How to deploy an ODC JupyterHub environment running on a Kubernetes cluster in AWS

This repository has all the code required to create your own Kubernetes cluster with JupterHub running in an AWS environment.

There are four steps required to create the AWS infrastructure, deploy a Kubernetes cluster and finally to deploy JupyterHub into the cluster.

Step 1 - Run Terraform to create the required AWS infrastructure

In the first step we create the following AWS infrastruture with Terraform:

VPC
Internet gateway
2 public subnets with routes to the internet gateway
2 private subnets with NAT gateways with routes to the public subnets
IAM instance profiles to be used for the master and nodes, as well as roles to be used for indexing and jupyter pods
A postgres RDS instance to store the ODC's metadata index
An S3 bucket to hold the Kubernetes state store.

1.1 Download and configure required tools

This step requires you have the AWS CLI and Terraform to be installed:

AWS CLI:
- Download: https://aws.amazon.com/cli/
- How to configure: https://docs.aws.amazon.com/cli/latest/userguide/cli-chap-configure.html
Terraform:
- Download: https://www.terraform.io/downloads.html
- How to use: https://www.terraform.io/intro/examples/index.html

1.2 Clone repo to your environment

Now that you have the AWS Cli and Terraform installed please clone this repo into your environment.

git clone https://github.com/frontiersi/datacube-jupyterhub-kubernetes.git

1.3 Variables

Familiarise yourself with the below variables that are located in the vars.tfvars file which you can change to suit your environment:

Variable	Example	Notes
vpc_cidr	10.1.0.0/16	What VPC CIDR to use.
public_subnet_cidr1	10.1.1.0/24	This is allocating 254 addresses for public subnet 1 which is plenty for us.
public_subnet_cidr2	10.1.2.0/24	Make sure your subnets do not overlap.
private_subnet_cidr1	10.1.3.0/24
private_subnet_cidr2	10.1.4.0/24
region	ap-southeast-2	Choose what region to deploy the resources.
public_az1	ap-southeast-2a	Choose what availabilty zone for each subnet.
public_az2	ap-southeast-2b	Good practice to spread your subnets across Availability zones
private_az1	ap-southeast-2a
private_az2	ap-southeast-2b
db_instance_type	db.t2.medium	Choose what size DB instance you want.
db_instance_size	20	Choose how much storage for your database.
node_count	2	Choose how many Kubernetes nodes you want.
node_size	t2.medium	Choose the type of those nodes.
master_count	1	Amount of Kubernetes masters you want. Needs to be an odd number so a consensus can be made.
master_size	t2.micro	Choose the size of the master

Terraform will prompt you for these variables:

Variable	Example	Notes
name	sample-odc-cluster	The name of your cluster. Only use letters, hyphens, or digits (0-9)
domain	test.your-domain.io	Domain to use. If you want a local cluster use. k8s.local.
db_name	dbname	Must be alphanumeric characters, underscores, or digits (0-9).
db_username	dbusername	Must contain 1 to 63 alphanumeric characters. First character must be a letter.
db_password	password	Must contain 8 to 128 characters.
kubernetes_state_store	sample-odc-cluster-state-store-your-account-name	S3 bucket to use to store the Kubernetes state store. S3 two s3 buckets cannot be named the same so make yours unique.

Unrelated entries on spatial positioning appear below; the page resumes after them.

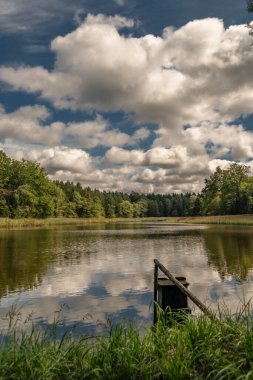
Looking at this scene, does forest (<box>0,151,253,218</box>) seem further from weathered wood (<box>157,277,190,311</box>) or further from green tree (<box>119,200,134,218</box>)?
weathered wood (<box>157,277,190,311</box>)

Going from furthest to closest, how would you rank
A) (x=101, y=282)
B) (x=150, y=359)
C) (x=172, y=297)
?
(x=101, y=282), (x=172, y=297), (x=150, y=359)

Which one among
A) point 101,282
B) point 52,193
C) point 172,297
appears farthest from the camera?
point 52,193

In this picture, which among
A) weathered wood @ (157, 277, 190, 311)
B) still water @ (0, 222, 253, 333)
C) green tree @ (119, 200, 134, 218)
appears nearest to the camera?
weathered wood @ (157, 277, 190, 311)

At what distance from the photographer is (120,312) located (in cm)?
1159

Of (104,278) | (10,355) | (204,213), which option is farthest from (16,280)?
(204,213)

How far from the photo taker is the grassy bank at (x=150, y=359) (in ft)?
17.2

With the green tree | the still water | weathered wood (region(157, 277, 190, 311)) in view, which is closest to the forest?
the green tree

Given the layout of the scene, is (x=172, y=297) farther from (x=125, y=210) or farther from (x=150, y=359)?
(x=125, y=210)

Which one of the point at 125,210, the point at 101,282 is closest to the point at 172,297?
the point at 101,282

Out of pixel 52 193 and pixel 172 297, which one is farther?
pixel 52 193

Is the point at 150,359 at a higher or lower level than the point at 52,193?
lower

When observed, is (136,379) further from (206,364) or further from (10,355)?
(10,355)

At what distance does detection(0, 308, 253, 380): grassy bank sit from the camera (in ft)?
17.2

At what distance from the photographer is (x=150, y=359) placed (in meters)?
5.74
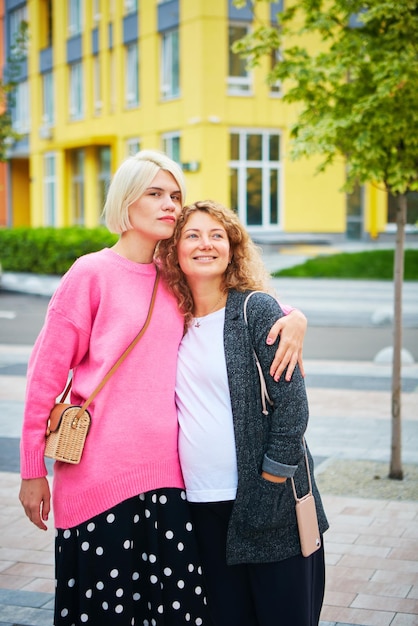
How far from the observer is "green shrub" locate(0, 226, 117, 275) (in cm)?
2619

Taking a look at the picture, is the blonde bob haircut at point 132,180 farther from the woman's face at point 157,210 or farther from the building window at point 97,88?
the building window at point 97,88

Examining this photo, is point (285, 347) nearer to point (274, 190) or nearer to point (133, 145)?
point (274, 190)

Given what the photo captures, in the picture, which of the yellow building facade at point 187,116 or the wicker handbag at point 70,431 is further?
the yellow building facade at point 187,116

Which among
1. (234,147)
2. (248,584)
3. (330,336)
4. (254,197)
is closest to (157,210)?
(248,584)

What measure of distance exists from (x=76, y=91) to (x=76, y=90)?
0.04 metres

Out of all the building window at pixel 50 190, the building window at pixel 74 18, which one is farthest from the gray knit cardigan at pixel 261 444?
the building window at pixel 50 190

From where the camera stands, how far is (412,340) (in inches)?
576

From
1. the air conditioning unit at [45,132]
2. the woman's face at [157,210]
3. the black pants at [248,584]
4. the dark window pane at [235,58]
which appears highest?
the dark window pane at [235,58]

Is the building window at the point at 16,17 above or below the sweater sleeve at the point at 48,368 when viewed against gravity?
above

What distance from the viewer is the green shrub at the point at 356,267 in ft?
82.2

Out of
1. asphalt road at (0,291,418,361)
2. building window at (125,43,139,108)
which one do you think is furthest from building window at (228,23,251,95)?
asphalt road at (0,291,418,361)

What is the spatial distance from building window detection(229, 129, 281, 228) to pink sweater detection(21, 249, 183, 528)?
2869 cm

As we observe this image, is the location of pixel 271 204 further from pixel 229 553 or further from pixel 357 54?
pixel 229 553

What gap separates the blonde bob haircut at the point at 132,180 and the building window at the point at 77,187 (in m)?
36.5
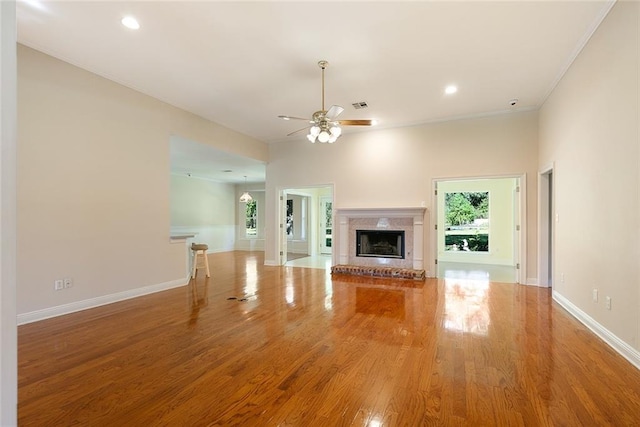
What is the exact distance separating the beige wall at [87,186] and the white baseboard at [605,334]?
219 inches

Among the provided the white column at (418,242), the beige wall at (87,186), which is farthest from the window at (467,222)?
the beige wall at (87,186)

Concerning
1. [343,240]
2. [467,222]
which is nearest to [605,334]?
[343,240]

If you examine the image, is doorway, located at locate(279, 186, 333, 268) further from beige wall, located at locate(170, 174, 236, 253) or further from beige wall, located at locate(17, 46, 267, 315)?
beige wall, located at locate(17, 46, 267, 315)

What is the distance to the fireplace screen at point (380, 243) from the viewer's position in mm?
6398

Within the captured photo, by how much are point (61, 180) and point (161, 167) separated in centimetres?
138

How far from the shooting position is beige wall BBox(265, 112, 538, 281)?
17.9 ft

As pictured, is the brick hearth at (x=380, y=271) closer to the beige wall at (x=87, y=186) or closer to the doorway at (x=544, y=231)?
the doorway at (x=544, y=231)

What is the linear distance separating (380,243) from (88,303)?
202 inches

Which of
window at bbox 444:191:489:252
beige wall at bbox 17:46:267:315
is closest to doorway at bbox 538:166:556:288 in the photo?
window at bbox 444:191:489:252

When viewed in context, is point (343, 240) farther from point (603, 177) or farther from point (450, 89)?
point (603, 177)

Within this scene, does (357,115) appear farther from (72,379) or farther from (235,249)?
(235,249)

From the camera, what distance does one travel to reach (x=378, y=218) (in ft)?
21.3

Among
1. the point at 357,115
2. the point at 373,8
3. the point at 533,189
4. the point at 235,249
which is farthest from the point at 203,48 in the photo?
the point at 235,249

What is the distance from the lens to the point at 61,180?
11.8ft
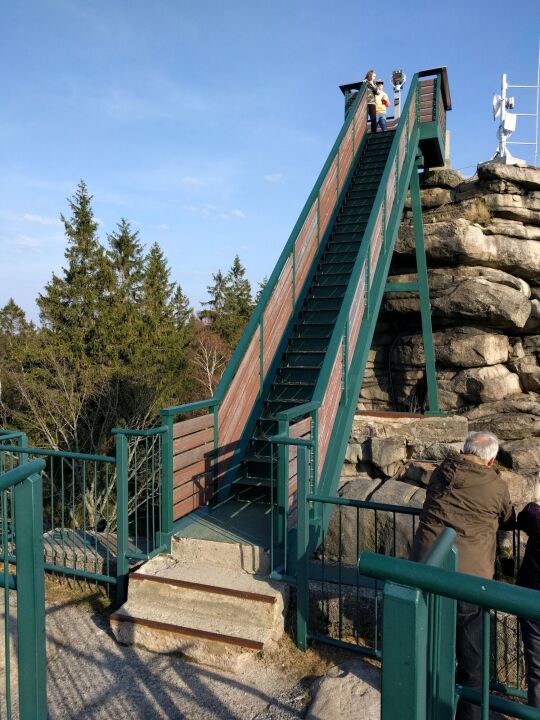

1.4 Run terraform to create your infrastructure

Now run the below commands to create the base infrastructure:

cd infrastructure/
terraform init
terraform workspace new sample-odc-cluster
terraform apply -var-file="vars.tfvars"

Alernatively you can enter them with the -var parameter in one go:

terraform apply -var "name=sample-odc-cluster" -var "domain=test.your-domain.io" -var "kubernetes_state_store=sample-odc-cluster-state-store" -var "vpc_cidr=10.1.0.0/16" -var "public_subnet_cidr1=10.1.1.0/24" -var "public_subnet_cidr2=10.1.2.0/24" -var "private_subnet_cidr1=10.1.3.0/24" -var "private_subnet_cidr2=10.1.4.0/24" -var "region=ap-southeast-2" -var "public_az1=ap-southeast-2a" -var "public_az2=ap-southeast-2b" -var "private_az1=ap-southeast-2a" -var "private_az2=ap-southeast-2b" -var "db_instance_type=db.t2.medium" -var "db_instance_size=20" -var "db_name=sampleodccluster" -var "db_username=master" -var "db_password=foobartest" -var "db_instance_type=db.t2.medium" -var "db_instance_size=20" -var "node_count=2" -var "node_size=t2.medium" -var "master_count=1" -var "master_size=t2.micro"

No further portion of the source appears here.